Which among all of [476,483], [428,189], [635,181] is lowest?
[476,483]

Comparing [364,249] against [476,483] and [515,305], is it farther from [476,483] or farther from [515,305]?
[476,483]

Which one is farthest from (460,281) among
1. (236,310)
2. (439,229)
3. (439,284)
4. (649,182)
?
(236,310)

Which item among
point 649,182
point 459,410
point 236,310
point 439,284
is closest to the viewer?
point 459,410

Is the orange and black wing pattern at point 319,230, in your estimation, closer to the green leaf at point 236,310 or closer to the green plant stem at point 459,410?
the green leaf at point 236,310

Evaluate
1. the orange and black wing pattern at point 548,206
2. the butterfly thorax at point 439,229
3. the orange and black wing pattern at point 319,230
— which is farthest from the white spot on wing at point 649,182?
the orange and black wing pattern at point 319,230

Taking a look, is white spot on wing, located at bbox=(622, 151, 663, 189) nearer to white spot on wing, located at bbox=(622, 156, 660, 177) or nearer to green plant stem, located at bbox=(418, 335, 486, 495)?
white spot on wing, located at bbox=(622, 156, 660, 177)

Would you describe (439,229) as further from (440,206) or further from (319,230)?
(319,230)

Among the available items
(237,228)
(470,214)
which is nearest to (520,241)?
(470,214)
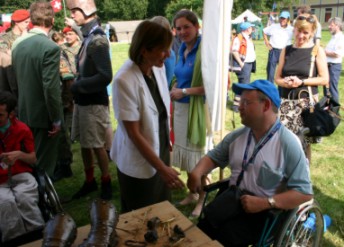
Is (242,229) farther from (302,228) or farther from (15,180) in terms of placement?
(15,180)

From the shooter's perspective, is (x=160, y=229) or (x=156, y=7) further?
(x=156, y=7)

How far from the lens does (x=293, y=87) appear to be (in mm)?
3570

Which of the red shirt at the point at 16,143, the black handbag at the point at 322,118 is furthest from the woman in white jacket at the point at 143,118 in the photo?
the black handbag at the point at 322,118

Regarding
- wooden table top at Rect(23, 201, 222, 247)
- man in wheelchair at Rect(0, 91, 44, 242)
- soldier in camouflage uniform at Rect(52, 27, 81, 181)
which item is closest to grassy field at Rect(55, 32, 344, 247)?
soldier in camouflage uniform at Rect(52, 27, 81, 181)

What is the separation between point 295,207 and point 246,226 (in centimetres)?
31

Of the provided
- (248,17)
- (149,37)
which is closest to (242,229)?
(149,37)

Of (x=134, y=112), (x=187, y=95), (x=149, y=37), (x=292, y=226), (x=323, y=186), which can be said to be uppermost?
(x=149, y=37)

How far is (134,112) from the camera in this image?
1907 millimetres

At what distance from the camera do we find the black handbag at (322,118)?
3230mm

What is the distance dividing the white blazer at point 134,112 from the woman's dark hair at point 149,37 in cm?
10

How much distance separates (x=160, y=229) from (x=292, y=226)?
88 cm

————

### WHAT YOU NEED TO DO
Rewrite the lines above as a numbered list, skipping the blank lines. Omit the pictures from your answer.

### REPLY TO THE EXERCISE
1. Which among all of [476,483], [428,189], [635,181] is lowest?
2. [476,483]
3. Comparing [364,249] against [476,483] and [515,305], is it farther from [476,483] or farther from [515,305]?
4. [476,483]
5. Which one is farthest from (460,281) among
6. 1. (236,310)
7. 2. (439,229)
8. 3. (439,284)
9. 4. (649,182)
10. ?
11. (236,310)
12. Which item among
13. point 649,182
14. point 459,410
15. point 236,310
16. point 439,284
17. is closest to the viewer?
18. point 459,410
19. Is the orange and black wing pattern at point 319,230, in your estimation, closer to the green leaf at point 236,310 or closer to the green plant stem at point 459,410?
20. the green leaf at point 236,310
21. Evaluate
22. 1. the orange and black wing pattern at point 548,206
23. 2. the butterfly thorax at point 439,229
24. 3. the orange and black wing pattern at point 319,230
25. — which is farthest from the white spot on wing at point 649,182?
26. the orange and black wing pattern at point 319,230
27. Taking a look, is white spot on wing, located at bbox=(622, 151, 663, 189) nearer to white spot on wing, located at bbox=(622, 156, 660, 177) or nearer to green plant stem, located at bbox=(418, 335, 486, 495)?
28. white spot on wing, located at bbox=(622, 156, 660, 177)
29. Would you describe (439,229) as further from (440,206) or further from (319,230)?
30. (319,230)
31. Among the available items
32. (237,228)
33. (470,214)
34. which is nearest to (520,241)?
35. (470,214)
36. Is (242,229) farther from (302,228) or farther from (15,180) in terms of placement?
37. (15,180)
38. From the shooter's perspective, is (x=160, y=229) or (x=156, y=7) further?
39. (x=156, y=7)
40. How far from the lens does (x=293, y=87) appear to be (in mm)?
41. 3570
42. Which of the red shirt at the point at 16,143, the black handbag at the point at 322,118 is furthest from the woman in white jacket at the point at 143,118 in the photo?
43. the black handbag at the point at 322,118
44. Regarding
45. - wooden table top at Rect(23, 201, 222, 247)
46. - man in wheelchair at Rect(0, 91, 44, 242)
47. - soldier in camouflage uniform at Rect(52, 27, 81, 181)
48. which item is closest to grassy field at Rect(55, 32, 344, 247)?
49. soldier in camouflage uniform at Rect(52, 27, 81, 181)
50. What is the separation between point 295,207 and point 246,226 (in centimetres)?
51. 31
52. Of the provided
53. - (248,17)
54. - (149,37)
55. which is closest to (242,229)?
56. (149,37)
57. Of (x=134, y=112), (x=187, y=95), (x=149, y=37), (x=292, y=226), (x=323, y=186), which can be said to be uppermost?
58. (x=149, y=37)
59. How far is (134,112) from the camera in this image?
60. 1907 millimetres
61. At what distance from the camera do we find the black handbag at (322,118)?
62. 3230mm
63. What is the distance dividing the white blazer at point 134,112 from the woman's dark hair at point 149,37 in cm?
64. 10
65. How much distance separates (x=160, y=229) from (x=292, y=226)?
66. 88 cm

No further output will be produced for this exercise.